● **Extrait choisi**:
════
Exigences linguistiques

L’étude souligne trois raisons principales à ce changement. Premièrement, si la révision de 2018 a réduit la période de résidence requise pour l’obtention de la citoyenneté de 12 à 10 ans, elle a également stipulé que seules les personnes qui résident de manière permanente (titulaires d’un permis C) pouvaient désormais déposer une demande. Cela exclut environ un cinquième des demandes sous l’ancienne loi, qui détenaient des permis de courte durée ou provisoires; cela favorise également les migrantes et migrants d’un groupe restreint d’États européens avec lesquels la Suisse a signé des accords pour faciliter la domiciliation.
════
● **Entrées**:
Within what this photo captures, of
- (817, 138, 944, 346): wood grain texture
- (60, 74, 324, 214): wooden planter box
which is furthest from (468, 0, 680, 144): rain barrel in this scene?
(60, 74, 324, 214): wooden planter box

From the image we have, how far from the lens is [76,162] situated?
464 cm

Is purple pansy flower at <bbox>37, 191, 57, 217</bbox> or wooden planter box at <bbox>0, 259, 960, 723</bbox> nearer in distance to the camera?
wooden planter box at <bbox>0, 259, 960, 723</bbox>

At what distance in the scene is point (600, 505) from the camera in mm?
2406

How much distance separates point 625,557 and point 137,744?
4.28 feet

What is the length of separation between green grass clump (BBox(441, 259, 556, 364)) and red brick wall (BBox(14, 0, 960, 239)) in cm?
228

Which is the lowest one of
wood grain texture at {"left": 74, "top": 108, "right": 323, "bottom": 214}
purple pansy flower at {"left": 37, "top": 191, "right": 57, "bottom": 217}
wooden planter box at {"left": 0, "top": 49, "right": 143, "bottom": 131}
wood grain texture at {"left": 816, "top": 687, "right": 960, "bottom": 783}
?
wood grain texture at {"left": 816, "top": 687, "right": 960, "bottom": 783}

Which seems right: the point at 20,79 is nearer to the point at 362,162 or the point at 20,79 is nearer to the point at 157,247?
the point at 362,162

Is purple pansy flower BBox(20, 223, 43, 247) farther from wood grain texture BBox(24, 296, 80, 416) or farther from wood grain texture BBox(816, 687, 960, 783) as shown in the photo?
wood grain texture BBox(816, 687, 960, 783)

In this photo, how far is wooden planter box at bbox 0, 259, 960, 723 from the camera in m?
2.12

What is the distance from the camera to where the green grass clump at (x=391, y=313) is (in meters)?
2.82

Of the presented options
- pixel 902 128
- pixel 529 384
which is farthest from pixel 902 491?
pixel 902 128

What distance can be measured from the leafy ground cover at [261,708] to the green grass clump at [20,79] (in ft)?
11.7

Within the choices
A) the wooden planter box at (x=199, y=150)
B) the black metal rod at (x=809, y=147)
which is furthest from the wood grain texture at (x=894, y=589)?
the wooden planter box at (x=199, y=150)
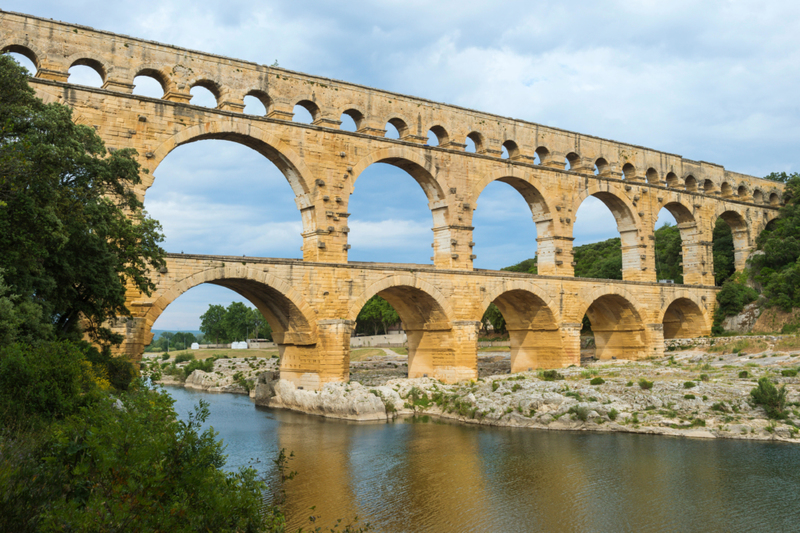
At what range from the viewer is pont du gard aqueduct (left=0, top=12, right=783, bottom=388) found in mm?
════
● **Consignes**:
A. Relevez tous les types de permis de séjour mentionnés dans l'extrait sur la citoyenneté suisse.
B. Poursuivez l'extrait sur la citoyenneté suisse après sa dernière phrase.
Les entrées ne servent à rien pour ce travail.

● **Réponses dans l'ordre**:
A. le permis C (résidence permanente), les permis de courte durée, les permis provisoires

B.
Un autre facteur est le «changement de paradigme» qui consiste à se concentrer plus explicitement sur le degré d’intégration des candidates et candidats à l’immigration. Outre les questions de géographie, d’histoire et de société, l’examen impose désormais un niveau minimum pour l’une des langues nationales suisses: B1 à l’oral, A2 à l’écrit. Selon le rapport, il est particulièrement difficile pour de nombreuses personnes d’atteindre ce niveau à l’écrit. Par ailleurs, cela favorise les candidatures de personnes qui parlent déjà une langue suisse, comme celles issues d’Allemagne, de France ou d’Italie.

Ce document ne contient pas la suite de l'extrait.